## Extract to read
Glen,

 

Yes.  And that is why reverse transcription was such a big deal -- Because it 
violates Weismann's Doctrine 
<https://link.springer.com/article/10.1007/s00114-014-1164-4> .  I think most 
contemporary biologists still think that those violations are the province of 
the very small, but with all we know about epigenetics these days, the whole 
argument is starting to feel cranky and old-fashioned.  

 

When I try to think about “downward-causation” my imagination always fails.  
Think of four sticks, arranged in a square.  They are very flimsy.  Now add a 
fifth stick, a diagonal.  The whole becomes much more sturdy, right  Now, this 
is a clear instance of an emergent property, no?  And the freedom of motion of 
the other four sticks has been constrained by the configuration of the whole, 
right?  But where is “downward-causation”, here?  Or choose your own example.  
How exactly does “downward causation” work?  It puts my mental knickers in a 
twist.  

 

Nick.  

 

Nicholas Thompson.

Emeritus Professor of Ethology and Psychology

Clark University

[email protected]

https://wordpress.clarku.edu/nthompson/

 

 

-----Original Message-----
From: Friam <[email protected]> On Behalf Of u?l? ???
Sent: Monday, July 20, 2020 9:32 AM
To: FriAM <[email protected]>
Subject: Re: [FRIAM] better simulating actual FriAM

 

I don't know quite how to parse this. By "original gen-phen distinction", do 
you simply mean DNA->RNA? What do you mean by "original"? And would reverse 
transcription imply information flow from phen to gen?

## Directions
a - Summarize the email on reverse transcription in two sentences.
b - Please extend the email on reverse transcription, picking up after its last line.
The records play no part in this.

## Material supplied

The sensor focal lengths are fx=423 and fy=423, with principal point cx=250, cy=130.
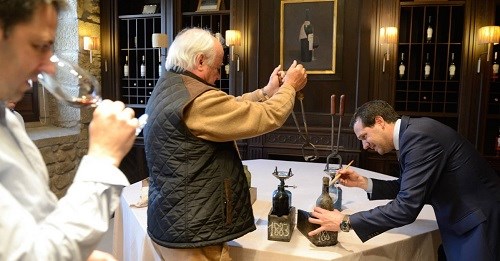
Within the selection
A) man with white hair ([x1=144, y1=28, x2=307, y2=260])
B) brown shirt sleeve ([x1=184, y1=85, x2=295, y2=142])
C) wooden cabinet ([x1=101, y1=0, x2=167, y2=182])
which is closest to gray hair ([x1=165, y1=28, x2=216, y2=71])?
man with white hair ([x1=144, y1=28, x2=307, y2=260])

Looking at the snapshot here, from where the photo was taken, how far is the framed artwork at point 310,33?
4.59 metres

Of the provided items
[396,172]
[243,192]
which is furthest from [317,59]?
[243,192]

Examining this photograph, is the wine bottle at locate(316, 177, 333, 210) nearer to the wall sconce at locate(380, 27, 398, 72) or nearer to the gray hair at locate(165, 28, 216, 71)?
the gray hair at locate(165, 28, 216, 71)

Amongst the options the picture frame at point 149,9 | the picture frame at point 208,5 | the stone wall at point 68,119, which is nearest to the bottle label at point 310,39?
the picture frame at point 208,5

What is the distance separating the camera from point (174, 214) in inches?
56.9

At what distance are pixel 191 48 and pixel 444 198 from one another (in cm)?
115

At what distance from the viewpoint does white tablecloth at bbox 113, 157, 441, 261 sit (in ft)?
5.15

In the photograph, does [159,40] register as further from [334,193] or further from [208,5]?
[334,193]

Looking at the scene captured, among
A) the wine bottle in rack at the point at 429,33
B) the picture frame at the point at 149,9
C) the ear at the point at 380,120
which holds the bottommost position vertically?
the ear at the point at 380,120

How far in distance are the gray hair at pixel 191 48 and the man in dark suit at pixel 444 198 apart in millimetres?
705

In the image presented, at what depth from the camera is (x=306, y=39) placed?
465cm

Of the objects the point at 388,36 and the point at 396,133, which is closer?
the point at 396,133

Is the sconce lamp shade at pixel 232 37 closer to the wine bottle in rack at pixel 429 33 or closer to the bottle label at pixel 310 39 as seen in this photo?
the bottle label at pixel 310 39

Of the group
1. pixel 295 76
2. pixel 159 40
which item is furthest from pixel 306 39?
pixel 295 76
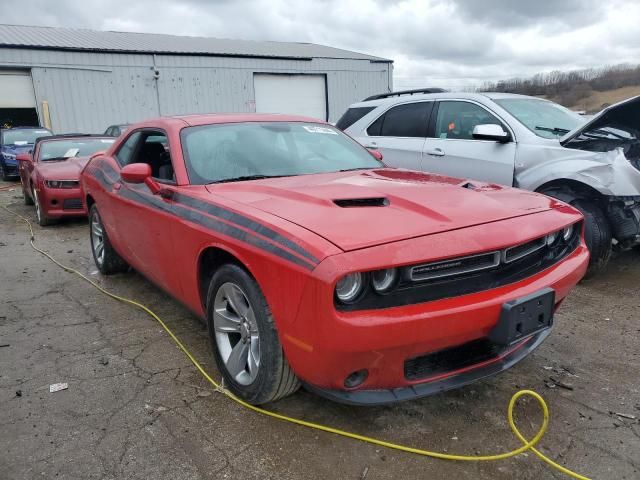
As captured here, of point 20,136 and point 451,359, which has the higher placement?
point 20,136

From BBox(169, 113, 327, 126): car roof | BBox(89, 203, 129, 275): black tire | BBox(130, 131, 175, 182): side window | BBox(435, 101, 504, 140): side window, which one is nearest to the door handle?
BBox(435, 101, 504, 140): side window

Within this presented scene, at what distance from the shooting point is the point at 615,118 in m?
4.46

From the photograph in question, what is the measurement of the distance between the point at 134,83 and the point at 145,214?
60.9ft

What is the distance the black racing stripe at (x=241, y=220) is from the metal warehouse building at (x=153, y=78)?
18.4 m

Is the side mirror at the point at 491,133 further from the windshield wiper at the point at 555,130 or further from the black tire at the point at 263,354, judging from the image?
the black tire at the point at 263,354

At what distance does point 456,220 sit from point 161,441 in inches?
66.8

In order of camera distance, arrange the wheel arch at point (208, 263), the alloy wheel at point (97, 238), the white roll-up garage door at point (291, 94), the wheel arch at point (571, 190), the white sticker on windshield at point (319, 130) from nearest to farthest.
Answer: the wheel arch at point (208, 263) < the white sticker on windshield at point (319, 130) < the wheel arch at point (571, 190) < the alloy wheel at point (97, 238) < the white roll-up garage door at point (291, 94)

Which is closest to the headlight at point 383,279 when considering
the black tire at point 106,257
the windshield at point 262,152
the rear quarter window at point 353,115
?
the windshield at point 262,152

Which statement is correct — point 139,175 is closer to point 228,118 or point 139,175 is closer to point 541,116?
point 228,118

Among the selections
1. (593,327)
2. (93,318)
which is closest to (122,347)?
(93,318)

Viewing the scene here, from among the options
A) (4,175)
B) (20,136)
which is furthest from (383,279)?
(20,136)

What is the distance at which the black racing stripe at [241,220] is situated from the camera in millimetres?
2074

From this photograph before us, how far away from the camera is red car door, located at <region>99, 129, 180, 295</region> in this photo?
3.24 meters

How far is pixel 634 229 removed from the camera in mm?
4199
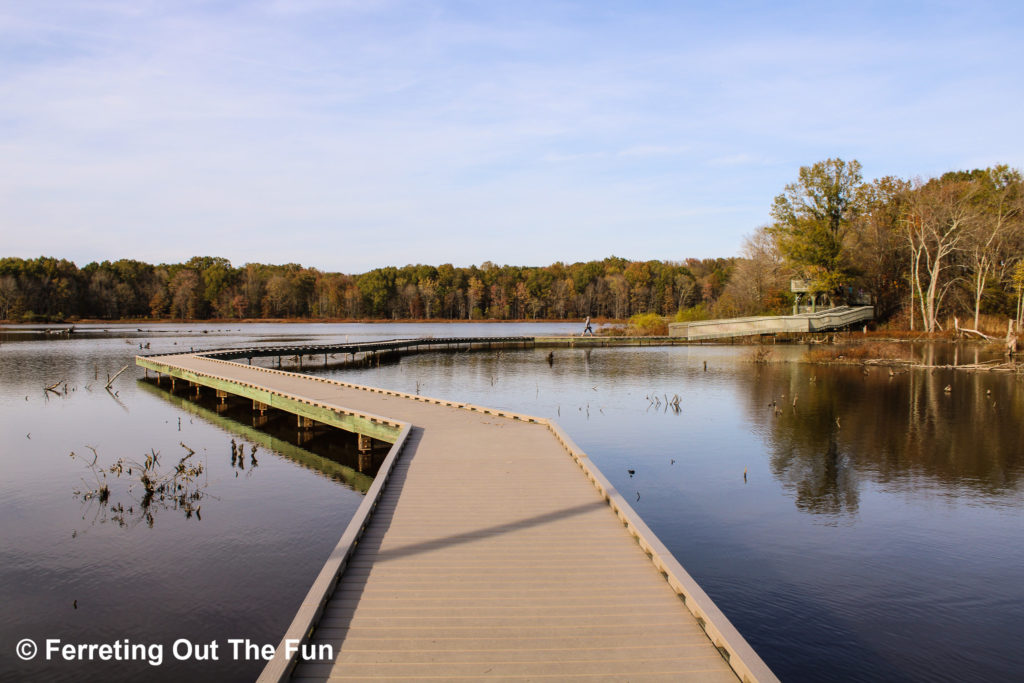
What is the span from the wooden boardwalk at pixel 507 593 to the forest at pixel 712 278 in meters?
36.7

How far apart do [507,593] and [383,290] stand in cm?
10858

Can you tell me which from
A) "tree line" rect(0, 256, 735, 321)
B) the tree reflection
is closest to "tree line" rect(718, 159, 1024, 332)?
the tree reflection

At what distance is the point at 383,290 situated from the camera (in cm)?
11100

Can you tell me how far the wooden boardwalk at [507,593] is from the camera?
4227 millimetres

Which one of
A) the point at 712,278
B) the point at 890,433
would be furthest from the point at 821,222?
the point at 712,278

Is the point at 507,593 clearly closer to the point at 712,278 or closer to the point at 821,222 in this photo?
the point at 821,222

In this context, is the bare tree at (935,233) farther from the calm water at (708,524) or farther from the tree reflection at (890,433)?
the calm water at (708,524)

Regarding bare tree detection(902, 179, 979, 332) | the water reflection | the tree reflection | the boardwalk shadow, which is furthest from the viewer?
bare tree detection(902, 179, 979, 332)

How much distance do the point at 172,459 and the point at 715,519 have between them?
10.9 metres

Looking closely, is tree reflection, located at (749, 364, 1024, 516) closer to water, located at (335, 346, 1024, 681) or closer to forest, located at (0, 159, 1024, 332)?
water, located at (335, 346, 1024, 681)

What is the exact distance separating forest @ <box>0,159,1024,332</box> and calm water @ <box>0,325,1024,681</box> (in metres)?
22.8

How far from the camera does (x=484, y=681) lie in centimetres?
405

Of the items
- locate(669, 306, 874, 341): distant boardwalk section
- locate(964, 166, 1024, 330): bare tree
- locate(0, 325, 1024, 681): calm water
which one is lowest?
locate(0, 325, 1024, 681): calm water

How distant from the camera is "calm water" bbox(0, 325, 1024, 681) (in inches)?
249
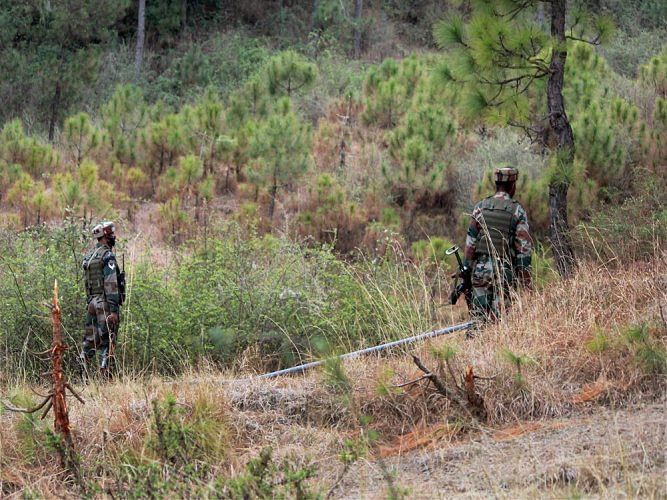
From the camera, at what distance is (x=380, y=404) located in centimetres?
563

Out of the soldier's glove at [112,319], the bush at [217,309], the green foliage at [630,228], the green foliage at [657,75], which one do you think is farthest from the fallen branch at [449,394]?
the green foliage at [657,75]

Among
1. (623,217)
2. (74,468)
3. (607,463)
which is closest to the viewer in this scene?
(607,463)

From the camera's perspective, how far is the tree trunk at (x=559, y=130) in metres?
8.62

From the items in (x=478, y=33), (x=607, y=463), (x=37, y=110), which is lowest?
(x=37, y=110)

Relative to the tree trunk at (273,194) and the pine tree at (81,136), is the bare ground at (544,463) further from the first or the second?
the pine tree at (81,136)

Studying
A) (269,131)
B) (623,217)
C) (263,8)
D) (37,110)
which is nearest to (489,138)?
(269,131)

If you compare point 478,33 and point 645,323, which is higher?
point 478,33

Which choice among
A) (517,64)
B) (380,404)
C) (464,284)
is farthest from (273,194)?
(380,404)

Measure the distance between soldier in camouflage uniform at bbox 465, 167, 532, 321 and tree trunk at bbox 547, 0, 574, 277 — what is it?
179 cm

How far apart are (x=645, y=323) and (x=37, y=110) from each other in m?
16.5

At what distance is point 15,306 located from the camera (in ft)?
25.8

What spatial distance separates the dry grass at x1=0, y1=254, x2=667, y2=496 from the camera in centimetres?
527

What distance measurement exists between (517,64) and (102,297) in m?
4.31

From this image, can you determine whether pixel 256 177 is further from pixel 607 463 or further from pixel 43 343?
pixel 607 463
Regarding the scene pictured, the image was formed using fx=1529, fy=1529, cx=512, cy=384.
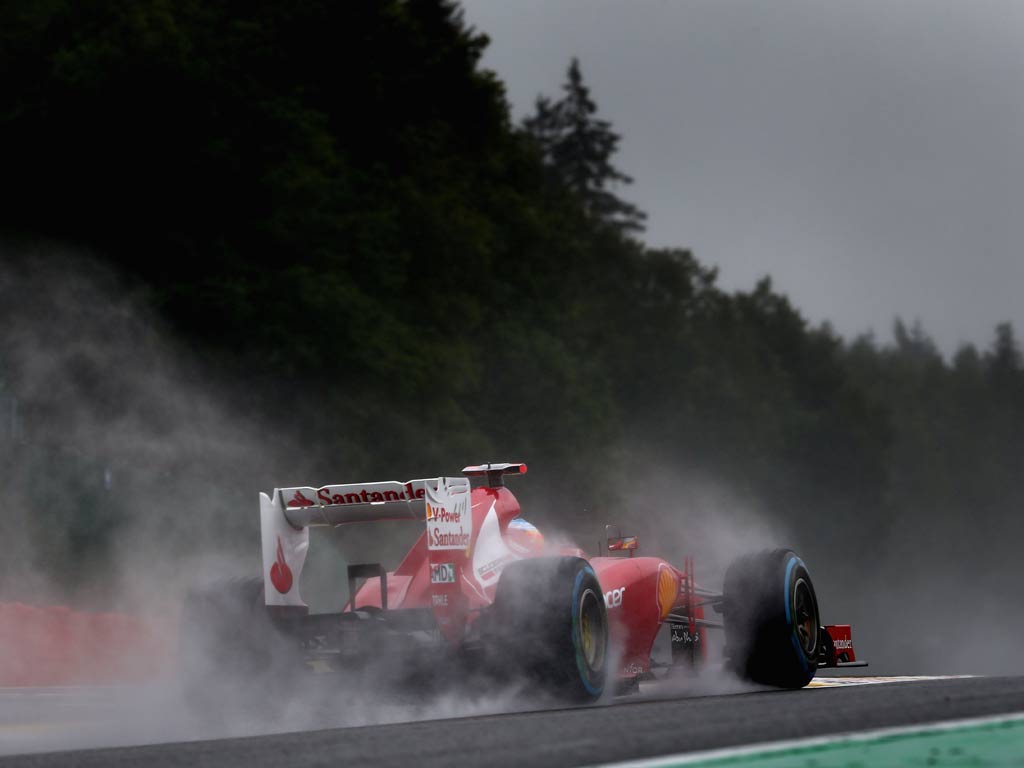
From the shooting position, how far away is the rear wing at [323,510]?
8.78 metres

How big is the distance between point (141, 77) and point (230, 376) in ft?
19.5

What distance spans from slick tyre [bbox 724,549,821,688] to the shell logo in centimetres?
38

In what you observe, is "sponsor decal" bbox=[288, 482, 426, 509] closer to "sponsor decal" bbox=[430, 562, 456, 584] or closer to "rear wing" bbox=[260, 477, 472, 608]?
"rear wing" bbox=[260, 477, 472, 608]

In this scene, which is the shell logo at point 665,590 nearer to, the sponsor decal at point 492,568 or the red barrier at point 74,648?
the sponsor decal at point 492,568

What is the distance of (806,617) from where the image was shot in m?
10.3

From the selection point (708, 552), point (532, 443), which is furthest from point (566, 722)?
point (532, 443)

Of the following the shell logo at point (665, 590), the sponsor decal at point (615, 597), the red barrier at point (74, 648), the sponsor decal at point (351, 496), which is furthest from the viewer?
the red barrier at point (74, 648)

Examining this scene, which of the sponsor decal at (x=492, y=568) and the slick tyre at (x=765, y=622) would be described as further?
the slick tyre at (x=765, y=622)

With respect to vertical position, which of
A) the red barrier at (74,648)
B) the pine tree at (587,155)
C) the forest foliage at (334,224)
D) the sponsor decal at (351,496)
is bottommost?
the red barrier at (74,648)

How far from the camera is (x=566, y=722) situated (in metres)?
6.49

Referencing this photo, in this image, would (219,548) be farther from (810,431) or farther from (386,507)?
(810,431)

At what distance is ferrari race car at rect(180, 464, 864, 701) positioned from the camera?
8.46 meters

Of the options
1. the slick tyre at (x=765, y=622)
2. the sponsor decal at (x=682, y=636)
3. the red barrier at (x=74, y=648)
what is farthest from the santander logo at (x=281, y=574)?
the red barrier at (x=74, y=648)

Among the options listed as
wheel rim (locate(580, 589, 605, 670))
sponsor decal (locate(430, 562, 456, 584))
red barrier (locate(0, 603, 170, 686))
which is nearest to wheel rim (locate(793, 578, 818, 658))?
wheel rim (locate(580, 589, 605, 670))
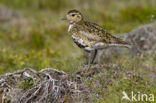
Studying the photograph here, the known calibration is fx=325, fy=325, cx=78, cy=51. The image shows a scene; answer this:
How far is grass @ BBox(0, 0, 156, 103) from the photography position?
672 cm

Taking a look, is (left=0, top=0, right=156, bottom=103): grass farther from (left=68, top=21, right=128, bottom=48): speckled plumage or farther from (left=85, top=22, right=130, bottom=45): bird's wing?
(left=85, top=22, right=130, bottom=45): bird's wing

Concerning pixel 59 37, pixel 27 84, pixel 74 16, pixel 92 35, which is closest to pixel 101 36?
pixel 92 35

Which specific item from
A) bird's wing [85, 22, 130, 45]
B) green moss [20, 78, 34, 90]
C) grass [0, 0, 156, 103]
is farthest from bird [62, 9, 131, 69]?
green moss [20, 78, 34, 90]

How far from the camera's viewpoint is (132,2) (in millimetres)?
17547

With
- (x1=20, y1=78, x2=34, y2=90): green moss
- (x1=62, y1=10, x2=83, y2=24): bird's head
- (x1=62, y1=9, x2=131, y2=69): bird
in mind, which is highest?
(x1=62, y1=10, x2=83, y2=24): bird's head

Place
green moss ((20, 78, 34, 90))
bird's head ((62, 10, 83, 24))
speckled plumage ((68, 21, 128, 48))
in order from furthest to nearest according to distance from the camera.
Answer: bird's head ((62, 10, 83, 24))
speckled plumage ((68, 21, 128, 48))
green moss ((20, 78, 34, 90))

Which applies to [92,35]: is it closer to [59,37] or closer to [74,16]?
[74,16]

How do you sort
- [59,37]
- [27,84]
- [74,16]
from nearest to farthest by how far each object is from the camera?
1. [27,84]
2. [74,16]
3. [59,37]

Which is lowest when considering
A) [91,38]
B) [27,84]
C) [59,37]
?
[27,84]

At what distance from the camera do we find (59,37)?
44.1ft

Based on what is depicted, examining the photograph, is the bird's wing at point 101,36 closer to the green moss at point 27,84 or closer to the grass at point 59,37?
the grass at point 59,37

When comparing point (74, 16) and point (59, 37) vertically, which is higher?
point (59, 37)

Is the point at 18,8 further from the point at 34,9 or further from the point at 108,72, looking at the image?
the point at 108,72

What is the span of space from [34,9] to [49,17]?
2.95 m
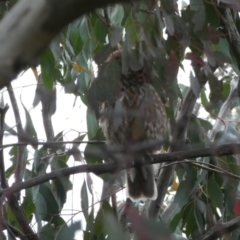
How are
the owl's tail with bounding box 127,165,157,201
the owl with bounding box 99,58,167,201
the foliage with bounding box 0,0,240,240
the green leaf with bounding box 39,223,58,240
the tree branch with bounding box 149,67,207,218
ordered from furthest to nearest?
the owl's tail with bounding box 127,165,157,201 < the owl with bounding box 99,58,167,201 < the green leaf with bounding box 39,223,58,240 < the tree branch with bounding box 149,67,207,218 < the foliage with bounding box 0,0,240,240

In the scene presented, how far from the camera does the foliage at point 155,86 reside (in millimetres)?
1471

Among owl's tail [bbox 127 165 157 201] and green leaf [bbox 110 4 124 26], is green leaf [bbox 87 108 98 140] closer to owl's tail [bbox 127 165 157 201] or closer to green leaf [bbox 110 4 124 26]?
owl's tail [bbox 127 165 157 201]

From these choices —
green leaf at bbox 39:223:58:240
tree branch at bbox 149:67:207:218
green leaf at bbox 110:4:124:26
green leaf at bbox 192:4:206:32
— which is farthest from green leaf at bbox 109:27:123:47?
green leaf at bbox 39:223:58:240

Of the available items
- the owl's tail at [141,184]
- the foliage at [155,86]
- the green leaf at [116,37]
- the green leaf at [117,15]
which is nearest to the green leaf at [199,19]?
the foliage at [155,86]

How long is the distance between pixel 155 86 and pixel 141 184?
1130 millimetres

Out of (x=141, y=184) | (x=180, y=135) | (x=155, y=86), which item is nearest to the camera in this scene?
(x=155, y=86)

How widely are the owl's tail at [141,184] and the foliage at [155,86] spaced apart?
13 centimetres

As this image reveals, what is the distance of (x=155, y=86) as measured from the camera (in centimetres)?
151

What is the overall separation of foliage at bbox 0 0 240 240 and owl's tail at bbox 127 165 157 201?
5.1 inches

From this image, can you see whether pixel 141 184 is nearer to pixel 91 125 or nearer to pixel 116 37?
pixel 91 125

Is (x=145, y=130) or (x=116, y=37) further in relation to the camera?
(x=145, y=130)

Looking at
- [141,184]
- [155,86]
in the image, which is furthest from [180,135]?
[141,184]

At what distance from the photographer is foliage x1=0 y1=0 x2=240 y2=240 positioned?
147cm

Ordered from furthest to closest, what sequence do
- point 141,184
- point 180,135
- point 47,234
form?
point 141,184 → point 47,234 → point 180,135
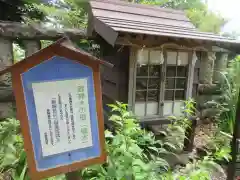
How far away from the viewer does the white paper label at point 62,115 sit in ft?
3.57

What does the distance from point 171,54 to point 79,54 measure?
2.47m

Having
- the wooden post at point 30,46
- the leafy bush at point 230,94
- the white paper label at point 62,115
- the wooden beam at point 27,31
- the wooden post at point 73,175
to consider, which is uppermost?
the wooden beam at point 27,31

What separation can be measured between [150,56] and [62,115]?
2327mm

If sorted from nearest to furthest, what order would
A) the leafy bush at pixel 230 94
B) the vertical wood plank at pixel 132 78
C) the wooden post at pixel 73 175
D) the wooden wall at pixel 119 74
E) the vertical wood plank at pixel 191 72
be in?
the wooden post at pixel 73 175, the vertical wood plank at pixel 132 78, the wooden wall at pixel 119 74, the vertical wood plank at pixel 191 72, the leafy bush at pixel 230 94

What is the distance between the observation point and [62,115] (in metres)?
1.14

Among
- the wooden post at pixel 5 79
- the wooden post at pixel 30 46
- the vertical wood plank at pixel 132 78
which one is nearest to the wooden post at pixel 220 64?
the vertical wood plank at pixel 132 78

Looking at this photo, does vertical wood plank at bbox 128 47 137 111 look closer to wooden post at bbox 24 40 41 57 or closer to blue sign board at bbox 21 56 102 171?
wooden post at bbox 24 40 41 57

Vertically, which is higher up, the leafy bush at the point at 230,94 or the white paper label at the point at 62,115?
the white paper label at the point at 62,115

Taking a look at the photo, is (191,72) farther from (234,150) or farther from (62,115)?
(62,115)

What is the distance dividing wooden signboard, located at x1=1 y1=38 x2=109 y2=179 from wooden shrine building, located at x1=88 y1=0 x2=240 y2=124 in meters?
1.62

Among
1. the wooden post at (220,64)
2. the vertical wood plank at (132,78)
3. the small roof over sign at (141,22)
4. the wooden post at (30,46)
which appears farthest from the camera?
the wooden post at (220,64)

## Written answers
a - The email holds that reverse transcription was significant because it violates Weismann's Doctrine, and that although most contemporary biologists probably still see such violations as belonging to the very small, what is known about epigenetics makes that argument feel old-fashioned. It then describes four flimsy sticks in a square made sturdier by a fifth, diagonal stick as an emergent property that constrains the other sticks' motion, and asks where downward causation is in that case and how exactly it works.

b -
FWIW, when I talk about downward causation, I'm not assuming irreducible 
phenomena (strong emergentism). Mostly, I think of landscape change. Just to 
prove I am reading it [⍢], I'll cite EricS' (and Morowitz') hierarchy of matter 
phases, wherein as the temperature goes down, prior freezes set the context for 
what *could* be the case for future freezes. That's a macro thing constraining 
the micro thing. It doesn't seem so much to me like "information traveling" as 
limited freedom ... a weak kind of forcing structure. But if we talk in terms 
of variability/uncertainty/wiggle, then it sounds a bit like a *loss* of 
information. Downward causation from macro to micro might map well to a 
reduction in the information content of the micro. There would have to be some 
transient, though. Before the macro constraints were strong enough, the 
information content was high. After they are strong enough, the micro content 
is lower. Is a reduction in information, itself, information? 2nd order 
information?

 

 

[⍢] [In]Comprehension notwithstanding.

 

On 7/17/20 5:35 PM,  <mailto:[email protected]> [email protected] 
wrote:

> Notice, FWIW, that the original gen-phen distinction was understood to forbid 
>  any information traveling from phen to gen.